• [Work to do] Arrange every line of the data below as a numbered list, skipping blank lines and leaving out the pictures.

• [Provided material]
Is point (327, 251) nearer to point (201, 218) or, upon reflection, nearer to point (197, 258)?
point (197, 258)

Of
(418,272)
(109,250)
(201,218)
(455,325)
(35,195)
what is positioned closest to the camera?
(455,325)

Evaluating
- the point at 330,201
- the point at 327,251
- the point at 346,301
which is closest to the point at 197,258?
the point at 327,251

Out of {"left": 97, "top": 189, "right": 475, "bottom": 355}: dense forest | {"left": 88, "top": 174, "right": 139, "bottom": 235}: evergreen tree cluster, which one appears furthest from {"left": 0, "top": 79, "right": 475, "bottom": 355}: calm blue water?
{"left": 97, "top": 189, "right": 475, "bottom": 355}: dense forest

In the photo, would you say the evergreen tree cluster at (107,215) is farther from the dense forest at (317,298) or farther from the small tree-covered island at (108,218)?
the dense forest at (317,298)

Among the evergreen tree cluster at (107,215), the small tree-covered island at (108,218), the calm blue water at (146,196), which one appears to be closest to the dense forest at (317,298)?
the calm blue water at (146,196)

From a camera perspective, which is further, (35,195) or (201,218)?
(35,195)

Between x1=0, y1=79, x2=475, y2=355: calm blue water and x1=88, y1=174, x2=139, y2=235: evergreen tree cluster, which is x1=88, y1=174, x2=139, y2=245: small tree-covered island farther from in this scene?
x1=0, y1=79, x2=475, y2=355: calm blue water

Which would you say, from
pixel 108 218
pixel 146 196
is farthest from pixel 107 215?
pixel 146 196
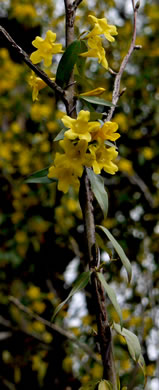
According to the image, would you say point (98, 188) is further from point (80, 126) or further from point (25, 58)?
point (25, 58)

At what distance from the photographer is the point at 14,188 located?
220 centimetres

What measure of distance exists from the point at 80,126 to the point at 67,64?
0.10 metres

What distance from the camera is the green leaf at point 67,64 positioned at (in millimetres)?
579

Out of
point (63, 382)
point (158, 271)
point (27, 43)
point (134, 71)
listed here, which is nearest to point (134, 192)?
point (158, 271)

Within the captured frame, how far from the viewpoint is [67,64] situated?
1.91 ft

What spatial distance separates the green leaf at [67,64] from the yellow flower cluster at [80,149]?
0.22ft

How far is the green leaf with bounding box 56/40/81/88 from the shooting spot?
58 cm

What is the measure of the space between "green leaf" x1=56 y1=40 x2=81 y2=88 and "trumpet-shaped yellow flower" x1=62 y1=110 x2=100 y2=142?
0.22 ft

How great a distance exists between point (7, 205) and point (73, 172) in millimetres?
1776

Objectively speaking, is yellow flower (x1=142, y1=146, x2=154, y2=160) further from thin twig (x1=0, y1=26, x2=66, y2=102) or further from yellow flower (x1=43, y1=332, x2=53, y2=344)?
thin twig (x1=0, y1=26, x2=66, y2=102)

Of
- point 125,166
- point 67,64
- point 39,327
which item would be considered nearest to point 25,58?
point 67,64

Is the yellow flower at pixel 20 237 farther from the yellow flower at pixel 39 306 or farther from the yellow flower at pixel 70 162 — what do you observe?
the yellow flower at pixel 70 162

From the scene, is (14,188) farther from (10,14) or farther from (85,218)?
(85,218)

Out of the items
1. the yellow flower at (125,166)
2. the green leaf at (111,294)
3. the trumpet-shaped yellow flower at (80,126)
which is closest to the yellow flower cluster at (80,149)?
the trumpet-shaped yellow flower at (80,126)
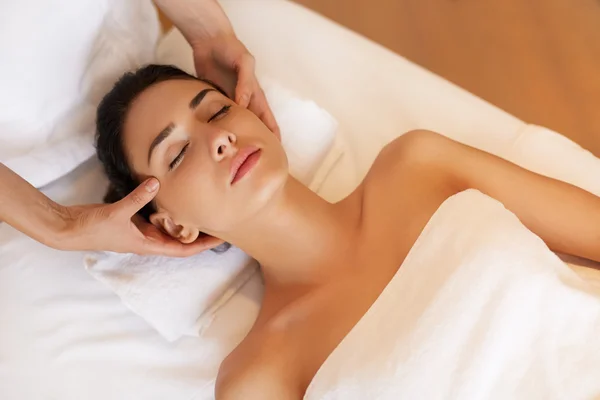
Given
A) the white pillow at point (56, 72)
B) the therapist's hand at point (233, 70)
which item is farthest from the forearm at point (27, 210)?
the therapist's hand at point (233, 70)

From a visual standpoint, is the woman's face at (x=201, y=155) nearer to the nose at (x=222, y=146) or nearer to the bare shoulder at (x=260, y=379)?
the nose at (x=222, y=146)

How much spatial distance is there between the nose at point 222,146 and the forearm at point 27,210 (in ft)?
1.11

• [Result for this exercise]
1. Is point (327, 251) nearer to point (201, 218) or, upon reflection, nearer to point (197, 258)?
2. point (197, 258)
3. Of
4. (418,272)
5. (109,250)
6. (201,218)
7. (455,325)
8. (35,195)
9. what is positioned closest to the camera?
10. (455,325)
11. Evaluating
12. - the point at 330,201
13. - the point at 327,251
14. - the point at 346,301
15. which is closest to the point at 197,258?
16. the point at 327,251
17. Out of {"left": 97, "top": 189, "right": 475, "bottom": 355}: dense forest | {"left": 88, "top": 174, "right": 139, "bottom": 235}: evergreen tree cluster, which one appears furthest from {"left": 0, "top": 79, "right": 475, "bottom": 355}: calm blue water?
18. {"left": 97, "top": 189, "right": 475, "bottom": 355}: dense forest
19. In the photo, would you say the evergreen tree cluster at (107,215) is farther from the dense forest at (317,298) or farther from the small tree-covered island at (108,218)?
20. the dense forest at (317,298)
21. Among the evergreen tree cluster at (107,215), the small tree-covered island at (108,218), the calm blue water at (146,196), which one appears to be closest to the dense forest at (317,298)?
22. the calm blue water at (146,196)
23. From a camera perspective, which is further, (35,195) or (201,218)?
24. (35,195)
25. Between x1=0, y1=79, x2=475, y2=355: calm blue water and x1=88, y1=174, x2=139, y2=235: evergreen tree cluster, which is x1=88, y1=174, x2=139, y2=245: small tree-covered island farther from in this scene?
26. x1=0, y1=79, x2=475, y2=355: calm blue water
27. Which would you say, from
28. pixel 108 218
29. pixel 146 196
30. is farthest from pixel 107 215?
31. pixel 146 196
32. According to the image, would you say point (98, 188) is further from point (80, 126) or further from point (25, 58)?
33. point (25, 58)
34. At what distance from the photographer is the point at 14,188 located?
35. 220 centimetres
36. What measure of distance exists from the point at 80,126 to the point at 67,64?
37. 0.10 metres
38. What distance from the camera is the green leaf at point 67,64 positioned at (in millimetres)?
39. 579
40. Out of
41. point (63, 382)
42. point (158, 271)
43. point (27, 43)
44. point (134, 71)
45. listed here, which is nearest to point (134, 192)?
46. point (158, 271)
47. Within the captured frame, how far from the viewpoint is [67,64] situated?
48. 1.91 ft
49. What spatial distance separates the green leaf at [67,64] from the yellow flower cluster at [80,149]?
50. 0.22ft
51. How far is the green leaf with bounding box 56/40/81/88 from the shooting spot?
52. 58 cm
53. What is the measure of the space between "green leaf" x1=56 y1=40 x2=81 y2=88 and "trumpet-shaped yellow flower" x1=62 y1=110 x2=100 y2=142?
54. 0.22 ft
55. How great a distance exists between point (7, 205) and point (73, 172) in millimetres?
56. 1776
57. Objectively speaking, is yellow flower (x1=142, y1=146, x2=154, y2=160) further from thin twig (x1=0, y1=26, x2=66, y2=102) or further from yellow flower (x1=43, y1=332, x2=53, y2=344)?
58. thin twig (x1=0, y1=26, x2=66, y2=102)
59. Of
60. - point 125,166
61. - point 67,64
62. - point 39,327
63. which item would be considered nearest to point 25,58?
64. point 67,64
65. Is the yellow flower at pixel 20 237 farther from the yellow flower at pixel 39 306 or farther from the yellow flower at pixel 70 162 — what do you observe?
66. the yellow flower at pixel 70 162
67. From the scene, is (14,188) farther from (10,14) or farther from (85,218)?
68. (85,218)
69. Out of the items
70. 1. the yellow flower at (125,166)
71. 2. the green leaf at (111,294)
72. 3. the trumpet-shaped yellow flower at (80,126)
73. which is closest to the yellow flower cluster at (80,149)?
74. the trumpet-shaped yellow flower at (80,126)
75. Given
76. A) the white pillow at point (56, 72)
77. B) the therapist's hand at point (233, 70)
78. which item is farthest from the forearm at point (27, 210)?
79. the therapist's hand at point (233, 70)
80. From a visual standpoint, is the woman's face at (x=201, y=155) nearer to the nose at (x=222, y=146) or nearer to the bare shoulder at (x=260, y=379)?
81. the nose at (x=222, y=146)
82. How much spatial distance is there between the nose at point 222,146 and the forearm at point 27,210 (in ft)?
83. 1.11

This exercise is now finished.